Hockey Hysteria Helps Latvia Unite

RIGA, Latvia — Nobody had to tell the police that the mob was approaching. They could hear it blocks away.

It was late on a recent Monday night when they poured by the hundreds out of the taverns of Riga's Old City and surged down its streets. They paused at the century-old Freedom Monument, then reversed course and marched toward the police, who were ringing their real target: the Embassy of Norway.

Whereupon they broke into cheers, waved Latvia's maroon-and-white flag and began singing the national hymn, "God Bless Latvia." The Latvian national hockey team had just defeated the Norwegians, 3-0. But it wasn't really the score that mattered.

"We go to the consulates when we lose, too," said Kristaps Karklin, 20, as he marched, with the barest hint of unsteadiness.

This is an understatement. Latvians are hockey fans like the Baltic Sea is damp. In a nation too young to have many traditions and too polyglot to agree on much of anything, hockey is a unifying force, and marching on rival teams' embassies a hallowed tradition for, oh, at least a few years now.

How revered is hockey here? Thirteen months ago, in the midst of debate over a no-confidence vote in the government of Prime Minister Andris Skele, the parliament called a recess, and the entire chamber — Skele included — sat down to watch the national team play Russia in the World Ice Hockey Championships. After the game, they convened again and voted to oust Skele.

Then again, that is small potatoes compared with the economics minister, Aigars Kalvitis, who faced a no-confidence vote this month over his role in the privatization of a government shipping company. Kalvitis did not bother to attend the debate over his fate; he was in Cologne, watching the Latvians play in this year's championships. (He won the vote, 50-32.)

Latvians — some 8,000 of them — were voted the loudest fans at the Cologne games.

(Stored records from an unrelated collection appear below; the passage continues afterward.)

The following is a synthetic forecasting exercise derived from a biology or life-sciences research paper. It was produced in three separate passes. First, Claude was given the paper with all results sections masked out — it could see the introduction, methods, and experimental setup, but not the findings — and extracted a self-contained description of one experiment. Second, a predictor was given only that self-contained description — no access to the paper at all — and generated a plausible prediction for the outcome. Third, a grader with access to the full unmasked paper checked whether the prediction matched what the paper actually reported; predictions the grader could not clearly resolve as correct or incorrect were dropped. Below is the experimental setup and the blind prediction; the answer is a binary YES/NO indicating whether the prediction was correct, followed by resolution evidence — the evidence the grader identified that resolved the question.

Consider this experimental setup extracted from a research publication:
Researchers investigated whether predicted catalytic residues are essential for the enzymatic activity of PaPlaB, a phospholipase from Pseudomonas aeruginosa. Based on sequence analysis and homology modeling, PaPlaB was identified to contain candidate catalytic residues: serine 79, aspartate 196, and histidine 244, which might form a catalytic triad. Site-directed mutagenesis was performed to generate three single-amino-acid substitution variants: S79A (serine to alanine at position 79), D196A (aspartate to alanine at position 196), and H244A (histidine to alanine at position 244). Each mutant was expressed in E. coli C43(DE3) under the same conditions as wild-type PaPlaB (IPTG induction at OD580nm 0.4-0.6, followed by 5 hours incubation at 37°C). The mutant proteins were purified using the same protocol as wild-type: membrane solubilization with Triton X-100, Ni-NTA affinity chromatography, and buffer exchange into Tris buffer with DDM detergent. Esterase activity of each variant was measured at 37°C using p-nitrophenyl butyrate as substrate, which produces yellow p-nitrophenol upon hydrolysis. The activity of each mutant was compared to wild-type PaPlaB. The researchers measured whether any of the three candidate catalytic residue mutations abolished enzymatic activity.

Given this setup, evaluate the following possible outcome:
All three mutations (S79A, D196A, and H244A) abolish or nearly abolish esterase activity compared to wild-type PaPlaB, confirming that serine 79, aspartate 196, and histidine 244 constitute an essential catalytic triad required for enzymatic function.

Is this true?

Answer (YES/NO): YES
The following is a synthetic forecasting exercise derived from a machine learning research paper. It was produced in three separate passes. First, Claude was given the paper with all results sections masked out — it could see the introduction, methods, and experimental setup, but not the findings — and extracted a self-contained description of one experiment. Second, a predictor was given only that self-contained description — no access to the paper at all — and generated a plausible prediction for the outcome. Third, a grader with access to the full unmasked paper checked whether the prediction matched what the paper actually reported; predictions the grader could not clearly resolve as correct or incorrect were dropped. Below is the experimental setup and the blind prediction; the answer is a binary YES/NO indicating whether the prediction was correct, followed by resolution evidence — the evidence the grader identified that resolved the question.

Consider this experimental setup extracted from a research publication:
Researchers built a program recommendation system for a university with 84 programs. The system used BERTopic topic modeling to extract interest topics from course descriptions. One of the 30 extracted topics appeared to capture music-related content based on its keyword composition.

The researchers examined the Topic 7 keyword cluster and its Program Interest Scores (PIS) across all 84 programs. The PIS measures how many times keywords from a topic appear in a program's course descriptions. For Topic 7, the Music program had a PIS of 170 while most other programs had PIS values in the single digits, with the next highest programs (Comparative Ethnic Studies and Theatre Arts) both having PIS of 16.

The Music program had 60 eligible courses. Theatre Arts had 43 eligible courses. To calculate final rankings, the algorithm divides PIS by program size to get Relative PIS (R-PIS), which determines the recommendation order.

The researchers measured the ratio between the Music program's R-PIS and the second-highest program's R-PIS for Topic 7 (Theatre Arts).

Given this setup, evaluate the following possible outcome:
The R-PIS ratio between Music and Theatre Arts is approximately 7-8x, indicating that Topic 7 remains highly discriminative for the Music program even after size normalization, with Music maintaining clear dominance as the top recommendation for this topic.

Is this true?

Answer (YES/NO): YES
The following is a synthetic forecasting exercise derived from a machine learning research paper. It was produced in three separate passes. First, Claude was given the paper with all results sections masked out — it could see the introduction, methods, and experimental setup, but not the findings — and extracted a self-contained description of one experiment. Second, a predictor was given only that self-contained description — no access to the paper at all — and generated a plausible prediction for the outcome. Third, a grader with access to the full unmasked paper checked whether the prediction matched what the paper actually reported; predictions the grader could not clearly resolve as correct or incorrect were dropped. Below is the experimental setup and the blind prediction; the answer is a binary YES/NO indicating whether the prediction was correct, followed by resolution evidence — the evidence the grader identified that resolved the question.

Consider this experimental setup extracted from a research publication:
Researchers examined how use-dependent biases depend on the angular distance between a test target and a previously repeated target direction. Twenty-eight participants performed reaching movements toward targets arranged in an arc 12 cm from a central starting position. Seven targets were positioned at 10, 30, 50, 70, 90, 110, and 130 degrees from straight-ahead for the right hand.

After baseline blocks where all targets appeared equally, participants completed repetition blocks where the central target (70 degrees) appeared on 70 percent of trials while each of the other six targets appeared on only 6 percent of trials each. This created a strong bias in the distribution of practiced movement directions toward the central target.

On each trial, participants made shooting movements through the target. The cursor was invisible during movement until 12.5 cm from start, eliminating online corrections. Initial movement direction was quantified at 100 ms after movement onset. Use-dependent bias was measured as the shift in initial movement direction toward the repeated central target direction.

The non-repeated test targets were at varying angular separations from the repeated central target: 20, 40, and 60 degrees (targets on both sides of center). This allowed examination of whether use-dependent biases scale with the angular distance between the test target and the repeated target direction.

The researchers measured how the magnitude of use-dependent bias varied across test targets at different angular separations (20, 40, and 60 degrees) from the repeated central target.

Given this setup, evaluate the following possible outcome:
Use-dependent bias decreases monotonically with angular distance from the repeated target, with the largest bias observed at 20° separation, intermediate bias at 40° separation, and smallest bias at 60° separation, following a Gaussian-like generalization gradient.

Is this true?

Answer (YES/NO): NO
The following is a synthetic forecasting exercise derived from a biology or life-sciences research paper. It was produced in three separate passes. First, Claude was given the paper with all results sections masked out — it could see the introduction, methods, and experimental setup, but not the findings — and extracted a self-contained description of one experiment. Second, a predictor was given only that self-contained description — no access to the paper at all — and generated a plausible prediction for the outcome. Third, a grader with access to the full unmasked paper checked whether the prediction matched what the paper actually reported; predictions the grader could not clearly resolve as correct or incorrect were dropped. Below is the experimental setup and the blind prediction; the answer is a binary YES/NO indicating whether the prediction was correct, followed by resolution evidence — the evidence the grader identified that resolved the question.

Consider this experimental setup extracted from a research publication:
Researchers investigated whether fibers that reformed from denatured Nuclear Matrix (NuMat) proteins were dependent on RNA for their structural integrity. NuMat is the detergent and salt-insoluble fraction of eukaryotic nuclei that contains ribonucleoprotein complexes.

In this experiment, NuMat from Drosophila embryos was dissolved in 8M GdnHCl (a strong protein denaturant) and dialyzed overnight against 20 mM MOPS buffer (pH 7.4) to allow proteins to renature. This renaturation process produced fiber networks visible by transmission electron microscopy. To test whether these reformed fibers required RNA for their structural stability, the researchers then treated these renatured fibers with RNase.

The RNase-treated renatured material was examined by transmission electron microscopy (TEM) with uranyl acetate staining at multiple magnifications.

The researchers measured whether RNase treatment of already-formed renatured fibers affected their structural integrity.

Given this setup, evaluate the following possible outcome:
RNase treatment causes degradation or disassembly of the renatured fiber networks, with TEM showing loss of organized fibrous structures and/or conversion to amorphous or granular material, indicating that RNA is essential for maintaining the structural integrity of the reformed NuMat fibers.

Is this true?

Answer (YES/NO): YES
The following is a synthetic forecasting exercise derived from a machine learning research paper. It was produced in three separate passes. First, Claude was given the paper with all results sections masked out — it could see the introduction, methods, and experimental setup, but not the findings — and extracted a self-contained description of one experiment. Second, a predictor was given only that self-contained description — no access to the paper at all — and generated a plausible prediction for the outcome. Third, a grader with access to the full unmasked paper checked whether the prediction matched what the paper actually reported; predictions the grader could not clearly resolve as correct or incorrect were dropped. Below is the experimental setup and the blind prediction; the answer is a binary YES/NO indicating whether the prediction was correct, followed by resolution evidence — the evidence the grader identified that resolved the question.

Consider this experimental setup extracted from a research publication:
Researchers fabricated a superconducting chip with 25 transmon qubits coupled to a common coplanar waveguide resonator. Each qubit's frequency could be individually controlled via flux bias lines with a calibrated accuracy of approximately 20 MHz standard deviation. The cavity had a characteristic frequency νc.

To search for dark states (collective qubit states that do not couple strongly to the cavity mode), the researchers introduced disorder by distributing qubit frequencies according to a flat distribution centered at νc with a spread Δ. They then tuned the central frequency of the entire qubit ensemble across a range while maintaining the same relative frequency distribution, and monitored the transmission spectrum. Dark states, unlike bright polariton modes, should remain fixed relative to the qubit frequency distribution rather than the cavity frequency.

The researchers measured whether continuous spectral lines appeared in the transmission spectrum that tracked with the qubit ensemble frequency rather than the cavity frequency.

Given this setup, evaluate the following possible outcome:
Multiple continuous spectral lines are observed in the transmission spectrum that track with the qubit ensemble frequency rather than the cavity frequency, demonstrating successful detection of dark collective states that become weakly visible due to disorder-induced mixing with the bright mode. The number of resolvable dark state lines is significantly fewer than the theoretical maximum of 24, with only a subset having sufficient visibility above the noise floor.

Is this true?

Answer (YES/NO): YES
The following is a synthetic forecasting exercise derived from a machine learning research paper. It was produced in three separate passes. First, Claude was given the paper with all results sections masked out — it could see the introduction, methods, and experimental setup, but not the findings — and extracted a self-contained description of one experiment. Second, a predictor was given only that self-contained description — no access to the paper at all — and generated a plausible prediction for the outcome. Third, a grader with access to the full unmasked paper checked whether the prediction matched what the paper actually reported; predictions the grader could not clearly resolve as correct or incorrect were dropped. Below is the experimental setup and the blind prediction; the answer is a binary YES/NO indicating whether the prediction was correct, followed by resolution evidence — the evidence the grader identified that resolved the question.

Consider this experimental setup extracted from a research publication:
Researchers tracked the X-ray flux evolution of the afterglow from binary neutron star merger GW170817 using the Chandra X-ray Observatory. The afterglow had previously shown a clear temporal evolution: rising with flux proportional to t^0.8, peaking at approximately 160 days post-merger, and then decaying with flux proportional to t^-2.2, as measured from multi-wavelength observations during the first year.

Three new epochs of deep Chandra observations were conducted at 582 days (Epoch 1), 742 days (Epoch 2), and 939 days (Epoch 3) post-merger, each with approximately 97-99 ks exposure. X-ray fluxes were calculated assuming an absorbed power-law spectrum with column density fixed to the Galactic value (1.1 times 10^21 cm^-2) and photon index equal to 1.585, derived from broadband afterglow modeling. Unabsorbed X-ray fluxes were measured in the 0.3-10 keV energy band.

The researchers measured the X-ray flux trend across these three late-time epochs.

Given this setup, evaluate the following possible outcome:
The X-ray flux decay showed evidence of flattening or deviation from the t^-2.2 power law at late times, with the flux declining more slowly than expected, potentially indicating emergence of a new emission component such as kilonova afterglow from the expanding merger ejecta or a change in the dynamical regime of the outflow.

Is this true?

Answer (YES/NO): YES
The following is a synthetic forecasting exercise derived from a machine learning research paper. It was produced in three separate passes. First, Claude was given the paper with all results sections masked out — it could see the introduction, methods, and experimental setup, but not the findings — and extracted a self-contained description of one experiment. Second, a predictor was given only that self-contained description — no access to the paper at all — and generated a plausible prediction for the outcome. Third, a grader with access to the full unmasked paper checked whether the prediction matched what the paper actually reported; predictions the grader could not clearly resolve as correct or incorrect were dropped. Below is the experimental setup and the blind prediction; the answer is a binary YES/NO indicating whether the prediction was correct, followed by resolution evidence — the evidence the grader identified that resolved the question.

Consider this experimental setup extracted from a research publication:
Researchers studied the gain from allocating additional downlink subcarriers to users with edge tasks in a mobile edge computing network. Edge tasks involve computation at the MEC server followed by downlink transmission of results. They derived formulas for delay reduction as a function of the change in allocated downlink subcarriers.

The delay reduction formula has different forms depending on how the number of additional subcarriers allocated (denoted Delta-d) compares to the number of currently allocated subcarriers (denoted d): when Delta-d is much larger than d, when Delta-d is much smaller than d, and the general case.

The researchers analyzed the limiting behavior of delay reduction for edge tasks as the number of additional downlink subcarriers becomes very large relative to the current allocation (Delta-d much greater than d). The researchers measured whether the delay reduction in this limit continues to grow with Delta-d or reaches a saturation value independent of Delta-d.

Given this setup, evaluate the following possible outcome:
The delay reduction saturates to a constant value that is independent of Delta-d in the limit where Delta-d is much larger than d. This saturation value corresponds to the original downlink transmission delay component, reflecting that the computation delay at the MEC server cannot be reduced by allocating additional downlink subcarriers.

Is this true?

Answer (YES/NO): YES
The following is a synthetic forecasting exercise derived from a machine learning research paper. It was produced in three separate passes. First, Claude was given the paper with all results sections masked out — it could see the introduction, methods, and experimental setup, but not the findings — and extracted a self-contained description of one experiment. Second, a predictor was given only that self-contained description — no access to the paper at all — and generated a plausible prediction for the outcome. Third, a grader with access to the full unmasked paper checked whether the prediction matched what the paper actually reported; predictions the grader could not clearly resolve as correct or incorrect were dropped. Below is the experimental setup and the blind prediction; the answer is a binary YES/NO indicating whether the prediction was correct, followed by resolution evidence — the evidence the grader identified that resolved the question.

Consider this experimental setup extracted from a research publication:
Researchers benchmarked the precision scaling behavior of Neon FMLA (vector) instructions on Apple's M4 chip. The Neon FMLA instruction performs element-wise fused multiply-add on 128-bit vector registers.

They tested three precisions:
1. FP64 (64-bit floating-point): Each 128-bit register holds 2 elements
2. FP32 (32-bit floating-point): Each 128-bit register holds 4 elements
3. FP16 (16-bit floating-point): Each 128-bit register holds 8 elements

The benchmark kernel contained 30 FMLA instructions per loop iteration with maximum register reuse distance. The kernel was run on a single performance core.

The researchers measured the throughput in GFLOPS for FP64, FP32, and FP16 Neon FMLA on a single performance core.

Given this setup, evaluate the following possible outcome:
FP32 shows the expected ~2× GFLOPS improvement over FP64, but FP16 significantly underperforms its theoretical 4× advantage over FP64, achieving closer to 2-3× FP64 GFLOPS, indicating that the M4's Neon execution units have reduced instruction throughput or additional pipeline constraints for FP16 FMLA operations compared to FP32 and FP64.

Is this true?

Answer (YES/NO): NO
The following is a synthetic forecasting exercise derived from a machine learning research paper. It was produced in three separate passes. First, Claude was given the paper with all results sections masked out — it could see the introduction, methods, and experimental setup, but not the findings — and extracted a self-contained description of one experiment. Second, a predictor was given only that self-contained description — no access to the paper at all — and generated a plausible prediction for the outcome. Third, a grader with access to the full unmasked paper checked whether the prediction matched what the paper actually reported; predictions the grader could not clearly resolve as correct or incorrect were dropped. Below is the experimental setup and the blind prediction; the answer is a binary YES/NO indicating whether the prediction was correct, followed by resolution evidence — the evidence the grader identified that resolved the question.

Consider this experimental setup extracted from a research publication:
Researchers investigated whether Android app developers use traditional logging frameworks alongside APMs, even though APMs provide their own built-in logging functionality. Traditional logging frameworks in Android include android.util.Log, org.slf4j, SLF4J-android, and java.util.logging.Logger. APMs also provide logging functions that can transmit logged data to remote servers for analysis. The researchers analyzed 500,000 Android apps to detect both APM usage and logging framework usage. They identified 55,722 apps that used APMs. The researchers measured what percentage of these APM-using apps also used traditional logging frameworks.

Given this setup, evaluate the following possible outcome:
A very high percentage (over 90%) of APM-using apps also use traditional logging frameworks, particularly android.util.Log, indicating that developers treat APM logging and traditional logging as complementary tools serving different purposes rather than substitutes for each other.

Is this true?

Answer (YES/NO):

The government mints hockey money (a silver one-lat commemorative coin, issued last month) and prints hockey stamps (a series of four, celebrating the national team's top four players, issued last year).

Hockey is the language of politics. Latvia's foreign minister urged his ambassadors last fall to promote European integration like the Canadians play hockey, "driving a puck to the goal whenever there is a chance to do it."

And the speaker of the Parliament lamented this month that Latvians have become so disillusioned by cutthroat politics and fiscal hardship that the only time they feel patriotic and unified is during a hockey game.

A lot of people think that may be why Latvians have embraced hockey with such ardor. While things are looking up, average income here has yet to climb back to the level of 1989, two years before Latvia achieved independence from the Soviet Union. The political unity that prevailed back then has dissipated into feuding leftist and rightist factions and a distinct coolness between native Latvians and the Russian emigrants who make up a third of the population.

"We need something to cheer about, given the ups and downs of politics and economic struggles," said Ojars Kalnins, a former ambassador to the United States who directs the government-financed information agency. "A lot of people are disappointed that things haven't gone along as well as they should have.

"The hockey team is a source of national pride. It shows we can be as good as other nations — and even better than some nations, like Russia and the United States."

Indeed, Latvians went bonkers this time last year when the national team faced off against Russia — or, as Latvians call it, Krievija. One of the largest banks in Riga offered players 1,000 lats (about $1,600) for every goal the team scored, and wide-screen televisions were placed strategically in cities across the country to ensure fans a good view.

When Latvia scored its big upset, winning 3-2, the crowd of Old City celebrants swelled from its usual hundreds into the thousands, marching from embassy to embassy, laying flowers of condolence on the sidewalk before the offices of those nations the mighty Latvians had beaten in that year's championships.

"As they walked past our embassy, they pointed up to the windows where people were looking out and said, `You're next,' " the American ambassador to Latvia, James Howard Holmes, said this week. To their surprise, the Latvians made good on that pledge this year, trouncing the United States 2-0 on April 30 — and again, an outsized crowd marched and laid flowers to console the losers.

"The Latvian press was reflecting last year on how the hockey team reflected the best of Latvian nationalism," he said, "not the least because it was a team of Latvians and Russians working for a common purpose."

When the Latvians defeated Ukraine last year, the throng trooped to the Freedom Monument and burst into song. "I think it may be the first time anyone has ever spontaneously sung our national anthem," Mr. Kalnins said.

And, in fact, the crowd that marched to celebrate the recent victory over Norway was a mix of Latvians and Russian Latvians, speaking both nations' tongues, wearing the same maroon-and-white hats and maroon-and-white hockey jerseys, and waving the same maroon-and- white flag.

"Win or lose, it's tradition," said one twentyish man in Russian. "We love our country, and we love our hockey."